Predicting the future at $53 billion Intel requires analyzing massive amounts of data to discern patterns and then applying predictive algorithms to solve high-value business problems.
In 2012, for example, Intel IT created a new reseller sales tool that worked to increase the chip maker's revenue by enabling its sales team to identify, then strategically focus on, larger-volume resellers. The new software engine mines large sets of internal and external data, then applies a predictive algorithm to pinpoint the most promising resellers. So far, it has helped identify three times as many high-potential resellers in the Asia-Pacific region as manual methods typically would have uncovered, according to Stevenson.
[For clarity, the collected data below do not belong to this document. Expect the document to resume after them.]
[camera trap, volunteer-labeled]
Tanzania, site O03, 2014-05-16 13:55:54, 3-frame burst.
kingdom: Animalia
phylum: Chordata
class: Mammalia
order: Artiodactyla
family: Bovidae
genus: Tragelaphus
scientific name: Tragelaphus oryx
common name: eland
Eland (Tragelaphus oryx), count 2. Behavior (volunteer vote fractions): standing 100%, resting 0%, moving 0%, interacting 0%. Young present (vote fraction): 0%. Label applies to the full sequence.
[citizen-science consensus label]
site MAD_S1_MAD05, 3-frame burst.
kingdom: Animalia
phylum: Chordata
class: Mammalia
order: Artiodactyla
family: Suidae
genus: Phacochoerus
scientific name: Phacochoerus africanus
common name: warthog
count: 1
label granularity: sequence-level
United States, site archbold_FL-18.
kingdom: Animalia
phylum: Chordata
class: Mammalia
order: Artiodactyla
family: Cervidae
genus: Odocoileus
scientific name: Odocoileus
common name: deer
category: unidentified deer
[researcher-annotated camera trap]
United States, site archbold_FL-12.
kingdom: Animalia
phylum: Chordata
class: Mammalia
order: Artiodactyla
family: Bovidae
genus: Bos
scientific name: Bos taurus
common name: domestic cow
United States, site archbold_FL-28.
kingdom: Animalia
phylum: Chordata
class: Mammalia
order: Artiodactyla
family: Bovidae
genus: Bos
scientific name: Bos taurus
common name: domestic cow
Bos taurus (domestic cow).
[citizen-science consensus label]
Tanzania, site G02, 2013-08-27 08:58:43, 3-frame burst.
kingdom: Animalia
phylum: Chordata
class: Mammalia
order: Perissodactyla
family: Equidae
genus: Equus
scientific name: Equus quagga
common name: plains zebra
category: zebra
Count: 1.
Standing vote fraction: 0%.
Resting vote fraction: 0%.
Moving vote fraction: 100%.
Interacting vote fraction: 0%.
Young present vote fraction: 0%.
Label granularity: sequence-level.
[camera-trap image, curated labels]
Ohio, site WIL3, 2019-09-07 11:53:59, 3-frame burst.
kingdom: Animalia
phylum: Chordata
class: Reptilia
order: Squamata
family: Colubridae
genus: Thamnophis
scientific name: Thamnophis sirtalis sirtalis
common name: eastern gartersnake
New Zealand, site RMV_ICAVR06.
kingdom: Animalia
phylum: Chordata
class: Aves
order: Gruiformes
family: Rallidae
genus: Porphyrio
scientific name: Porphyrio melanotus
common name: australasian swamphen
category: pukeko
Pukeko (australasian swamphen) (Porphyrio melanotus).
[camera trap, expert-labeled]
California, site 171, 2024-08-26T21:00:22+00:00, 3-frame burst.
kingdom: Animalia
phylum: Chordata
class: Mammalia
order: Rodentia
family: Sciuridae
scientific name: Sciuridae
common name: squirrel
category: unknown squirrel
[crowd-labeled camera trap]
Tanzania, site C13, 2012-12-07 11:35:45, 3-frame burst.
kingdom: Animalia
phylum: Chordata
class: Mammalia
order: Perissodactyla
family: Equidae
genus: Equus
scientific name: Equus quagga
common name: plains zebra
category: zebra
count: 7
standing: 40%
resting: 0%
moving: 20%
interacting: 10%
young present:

That translates to about $20 million in potential new and incremental sales. More gains are expected as the tools are rolled out to other geographies.
On the manufacturing front, Intel is using a predictive analytics tool to reduce microprocessor testing time. The company saved about $3 million in testing during a proof-of-concept period. By 2014, as the tool is implemented more widely, Stevenson expects it to rack up another $30 million in savings companywide.
Intel's analytics success has been fast-tracked, to say the least. The key, Stevenson says, is tackling big-money problems with relatively small and swift-acting teams.
"To get the business to focus on the future and ask better questions that would lead to better outcomes, we knew we would have to do things quickly," she explains. "We were coming out of a traditional BI environment where solving master data is the unsolvable problem. People work on it forever and the business doesn't necessarily see the value."
So Stevenson came up with the "six months and $10 million" rule. "A $10 million problem solved in six months is important. Any general manager would say they'd invest six months if we could save them $10 million," she says. (At Intel, business managers must support and fund IT projects.)
Stevenson recruited five-person teams made up of a business expert, a statistician, a predictive modeler, a machine learning expert and a data scientist. "Each person on the team had a slightly different perspective on the problem we were trying to solve. Doing it in six months was our way of earning the right to prove the capability was there to really change the way we do things," she says.
In addition to the projects that reduced testing time and pinpointed lucrative resellers, 13 other analytics projects have been completed using that approach. So Stevenson has upped the ante by finding $100 million problems and challenging teams to solve them.
"When you have a track record, you can ratchet up," she says. Other ongoing projects include a predictive engine for streamlining Intel's chip design and debugging process and another to predict new information security threats.
But Stevenson cautions enterprises not to underestimate the
skills required for analytics initiatives and the time it may take to nurture those skills.
"When I think about our learning curve with Hadoop and some of the more advanced presentation layers that are very different from SAP or traditional BI, I'd emphasize that there is a learning curve there for technical skills that isn't insignificant," she warns.
Her other piece of advice: "Develop an appetite for experimentation," especially since analytics technology is still evolving. "The winners and losers on the tech side are not completely shaken out yet," she says. "Keep your aperture wide."